DATASET EXTRACT Block Start
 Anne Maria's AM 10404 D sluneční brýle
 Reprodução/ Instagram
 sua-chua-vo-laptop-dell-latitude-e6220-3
DATASET EXTRACT Block End
A word-for-word repetition of the listing above is required.

### SOLUTION TO THE EXERCISE
 Anne Maria's AM 10404 D sluneční brýle
 Reprodução/ Instagram
 sua-chua-vo-laptop-dell-latitude-e6220-3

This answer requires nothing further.